WHAT YOU WILL DO ::
a. Name the surgical options after removal of the colon and rectum that the press release says the educational session will review.
b. Reproduce everything in the press release from "Los Angeles, CA, May" down to "of various specialties.".

TEXT PASSAGE ::
※ ※ ※

Los Angeles, CA, May 16, 2017 --(PR.com
)-- The United Ostomy Associations of America (UOAA) is holding their 6th National Conference at the Hotel Irvine in Irvine, California August 22-26, 2017. People from all over the country who are living with stomas of all kinds attend this important educational and social meeting. Also attending are many Wound, Ostomy and Continence Nurses (WOCN), and Physicians of various specialties.
On Thursday, August 24, 2017 from 9:45 to 10:45am, Dr. Don J. Schiller from Olympia Medical Center, Los Angeles will be giving a presentation: The BCIR Continent Reservoir. This educational session will review the three surgical options available following removal of the colon and rectum, including the nature of the procedures, outcomes, and indications. The options include conventional ileostomy, J pouch, and Continent Ileostomy. The talk will focus on the unique nature of the BCIR (Barnett Continent Intestinal Reservoir) and the improved quality of life it provides to people with a malfunctioning conventional ileostomy or a failed J Pouch procedure. It is also an option for patients who have not yet undergone removal of the colon but who are not candidates for the ileoanal J pouch procedure.
About Don J. Schiller: Dr. Don Schiller has been performing continent ileostomy surgery since 1989. He is a renowned expert at the Barnett type of Kock Pouch (or BCIR) procedure, as well as revisions of malfunctioning Kock and Barnett pouches, and conversions of failed ileo-anal J Pouches to the BCIR. Dr. Schiller has earned an unrivaled reputation for success performing procedures at Olympia Medical Center in Los Angeles that could have substantial risks and complications.

※ ※ ※

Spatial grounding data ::
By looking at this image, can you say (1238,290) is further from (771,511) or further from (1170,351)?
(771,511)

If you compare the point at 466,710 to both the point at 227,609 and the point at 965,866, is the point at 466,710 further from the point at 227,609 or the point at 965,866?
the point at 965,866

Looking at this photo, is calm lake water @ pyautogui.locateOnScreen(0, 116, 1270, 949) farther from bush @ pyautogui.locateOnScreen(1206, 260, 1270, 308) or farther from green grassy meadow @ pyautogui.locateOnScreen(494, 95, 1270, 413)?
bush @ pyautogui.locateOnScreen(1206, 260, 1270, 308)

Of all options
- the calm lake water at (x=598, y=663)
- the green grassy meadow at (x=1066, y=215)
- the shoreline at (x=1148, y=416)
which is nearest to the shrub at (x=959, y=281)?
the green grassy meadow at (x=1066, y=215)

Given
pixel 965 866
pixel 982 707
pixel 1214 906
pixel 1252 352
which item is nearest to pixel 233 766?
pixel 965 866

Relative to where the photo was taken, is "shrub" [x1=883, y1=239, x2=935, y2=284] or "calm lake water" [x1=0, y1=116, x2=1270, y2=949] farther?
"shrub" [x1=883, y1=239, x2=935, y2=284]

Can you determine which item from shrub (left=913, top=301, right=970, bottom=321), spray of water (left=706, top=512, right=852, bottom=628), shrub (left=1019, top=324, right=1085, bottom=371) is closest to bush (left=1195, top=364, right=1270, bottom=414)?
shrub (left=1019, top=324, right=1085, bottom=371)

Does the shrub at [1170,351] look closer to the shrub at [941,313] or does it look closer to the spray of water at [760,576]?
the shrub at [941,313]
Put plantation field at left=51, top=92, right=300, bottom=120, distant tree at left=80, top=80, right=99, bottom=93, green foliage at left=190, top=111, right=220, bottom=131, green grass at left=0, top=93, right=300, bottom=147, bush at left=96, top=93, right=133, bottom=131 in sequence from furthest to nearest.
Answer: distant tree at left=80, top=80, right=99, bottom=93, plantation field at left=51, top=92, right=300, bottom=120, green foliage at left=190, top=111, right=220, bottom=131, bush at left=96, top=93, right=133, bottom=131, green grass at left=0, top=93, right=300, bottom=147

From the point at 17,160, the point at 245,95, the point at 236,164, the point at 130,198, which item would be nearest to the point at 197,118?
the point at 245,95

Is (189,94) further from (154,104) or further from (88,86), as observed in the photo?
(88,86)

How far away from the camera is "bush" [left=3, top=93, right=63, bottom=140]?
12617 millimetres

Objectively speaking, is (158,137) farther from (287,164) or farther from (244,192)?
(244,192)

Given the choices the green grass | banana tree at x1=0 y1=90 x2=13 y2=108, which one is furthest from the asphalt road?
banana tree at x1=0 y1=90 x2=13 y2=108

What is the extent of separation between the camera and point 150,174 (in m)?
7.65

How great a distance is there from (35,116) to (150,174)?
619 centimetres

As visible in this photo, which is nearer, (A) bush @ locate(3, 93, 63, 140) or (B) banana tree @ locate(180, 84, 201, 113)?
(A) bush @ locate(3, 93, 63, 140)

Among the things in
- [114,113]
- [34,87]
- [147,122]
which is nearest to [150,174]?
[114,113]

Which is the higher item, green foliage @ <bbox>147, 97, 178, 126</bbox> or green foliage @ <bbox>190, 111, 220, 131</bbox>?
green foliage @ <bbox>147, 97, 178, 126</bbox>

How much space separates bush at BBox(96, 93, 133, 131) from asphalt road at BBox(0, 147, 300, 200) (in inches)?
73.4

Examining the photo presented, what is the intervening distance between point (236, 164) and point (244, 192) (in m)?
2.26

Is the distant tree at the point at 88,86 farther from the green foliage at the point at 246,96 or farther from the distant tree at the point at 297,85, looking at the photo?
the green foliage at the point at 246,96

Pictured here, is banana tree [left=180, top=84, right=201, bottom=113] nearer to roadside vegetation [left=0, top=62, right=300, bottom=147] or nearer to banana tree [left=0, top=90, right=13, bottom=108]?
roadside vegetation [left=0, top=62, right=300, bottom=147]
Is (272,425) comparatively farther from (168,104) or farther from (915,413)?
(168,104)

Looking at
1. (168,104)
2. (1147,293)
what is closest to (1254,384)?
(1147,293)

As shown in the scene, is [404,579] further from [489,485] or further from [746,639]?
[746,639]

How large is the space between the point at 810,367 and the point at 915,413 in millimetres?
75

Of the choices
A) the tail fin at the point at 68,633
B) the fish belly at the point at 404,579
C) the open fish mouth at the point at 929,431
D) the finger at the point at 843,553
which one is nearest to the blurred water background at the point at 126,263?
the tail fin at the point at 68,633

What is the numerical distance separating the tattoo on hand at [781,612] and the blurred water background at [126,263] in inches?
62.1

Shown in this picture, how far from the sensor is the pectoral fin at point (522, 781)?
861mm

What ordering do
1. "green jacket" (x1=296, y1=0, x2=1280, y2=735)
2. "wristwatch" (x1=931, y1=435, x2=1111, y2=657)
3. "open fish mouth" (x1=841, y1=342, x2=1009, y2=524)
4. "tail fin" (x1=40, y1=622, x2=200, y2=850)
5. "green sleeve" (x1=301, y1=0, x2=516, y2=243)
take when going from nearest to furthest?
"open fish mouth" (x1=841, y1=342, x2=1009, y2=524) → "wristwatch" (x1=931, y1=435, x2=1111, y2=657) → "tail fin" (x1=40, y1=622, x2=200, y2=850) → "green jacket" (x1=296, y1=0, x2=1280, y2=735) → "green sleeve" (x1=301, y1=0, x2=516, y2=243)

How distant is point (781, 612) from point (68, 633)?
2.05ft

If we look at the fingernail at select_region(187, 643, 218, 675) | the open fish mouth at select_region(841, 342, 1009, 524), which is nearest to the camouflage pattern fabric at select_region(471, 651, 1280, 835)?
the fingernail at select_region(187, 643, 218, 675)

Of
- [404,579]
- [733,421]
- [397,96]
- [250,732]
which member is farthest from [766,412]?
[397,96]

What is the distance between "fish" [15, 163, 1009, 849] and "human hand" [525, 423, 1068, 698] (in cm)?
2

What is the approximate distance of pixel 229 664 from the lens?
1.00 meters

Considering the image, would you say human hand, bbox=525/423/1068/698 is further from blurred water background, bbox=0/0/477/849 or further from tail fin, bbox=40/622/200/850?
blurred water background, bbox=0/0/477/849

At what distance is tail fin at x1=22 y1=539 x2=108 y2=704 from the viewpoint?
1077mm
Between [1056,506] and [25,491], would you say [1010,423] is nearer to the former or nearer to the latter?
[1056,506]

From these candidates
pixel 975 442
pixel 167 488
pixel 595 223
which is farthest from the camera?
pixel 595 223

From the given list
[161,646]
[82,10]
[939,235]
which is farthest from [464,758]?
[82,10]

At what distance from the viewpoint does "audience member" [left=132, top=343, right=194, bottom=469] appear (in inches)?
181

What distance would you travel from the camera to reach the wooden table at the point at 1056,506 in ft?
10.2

※ ※ ※

OUTPUTS BY TASK ::
a. Conventional ileostomy, J pouch, and Continent Ileostomy.

b.
Los Angeles, CA, May 16, 2017 --(PR.com
)-- The United Ostomy Associations of America (UOAA) is holding their 6th National Conference at the Hotel Irvine in Irvine, California August 22-26, 2017. People from all over the country who are living with stomas of all kinds attend this important educational and social meeting. Also attending are many Wound, Ostomy and Continence Nurses (WOCN), and Physicians of various specialties.